Protex!, created by the UK’s leading provider of testing, inspection and compliance services, disinfects water by electrolysis - using a direct electric current to kill any pathogens that are present. After a three-year study conducted in collaboration with Brunel University London, overseen by Professor Tassos Karayiannis, Dr. Edwin Routledge, and Martin Ratcliffe, Protex! has become the first device of its kind to be proven effective in a real world environment.
In the UK, controlling Legionella and Pseudomonas bacteria in buildings, such as hospitals, universities, schools, leisure centres and hotels, can be an expensive challenge, thought to cost building owners and facilities managers around £140 million every year.
The device also increases the carbon efficiency of domestic hot water systems in buildings as it potentially allows water temperatures to be reduced from 60°C to 45°C. It is estimated that UK non-domestic buildings could generate energy savings of up to £62 million through the use of Protex!.
Requiring minimal maintenance and no chemicals, the product is more economical than traditional methods of water treatment, and is safer in use as there is no requirement to handle or store chemical disinfectants.
The effectiveness of Protex! was observed at a medical centre, and monitored by Brunel University London over a two year period. The study proved the effectiveness of the device, and led to Knowledge Transfer Partnership funding being awarded by the UK Government’s Innovate UK scheme.
Giovanna Cossali, a PhD student at Brunel University working on the project, said: “Through our joint research we’ve been able to witness this device control the levels of Pseudomonas and Legionella bacteria in the building’s hot water system.

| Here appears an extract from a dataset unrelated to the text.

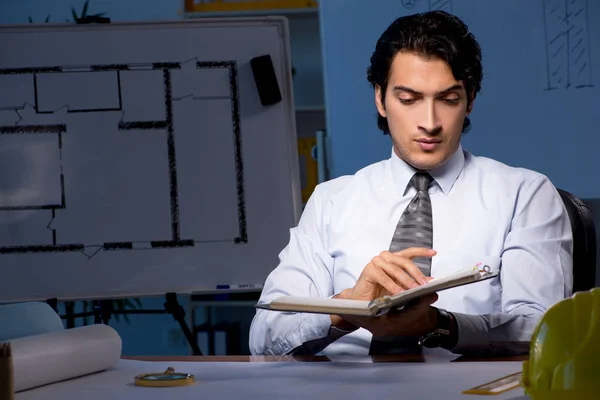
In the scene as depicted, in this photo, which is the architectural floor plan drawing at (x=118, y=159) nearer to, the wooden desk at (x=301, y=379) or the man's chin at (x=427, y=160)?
the man's chin at (x=427, y=160)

“By regularly dosing the water with a low voltage of electricity, bacteria levels at the centre have been reduced by up to 99 per cent and these levels have been maintained throughout the study. As we’ve also been able to prove the effectiveness of Protex! at lower temperatures, we have demonstrated it’s important role in helping buildings achieve low carbon emission standards.
“We are now looking for more building owners or facilities managers of non-domestic buildings to help with the trialling of the device.”
The project at the medical centre is the first reported long-term monitoring of an electrolytic device in a building’s hot water recirculation system.
ESG’s Mick Pratt, commercial director, Built Environment Services, added: “Investing in research and development is vital to understanding how Legionella bacteria can be effectively controlled.
“Ensuring safety in our hospitals and schools is of the upmost importance and this research has proven that Protex! is a big step forward in the field of water treatment.”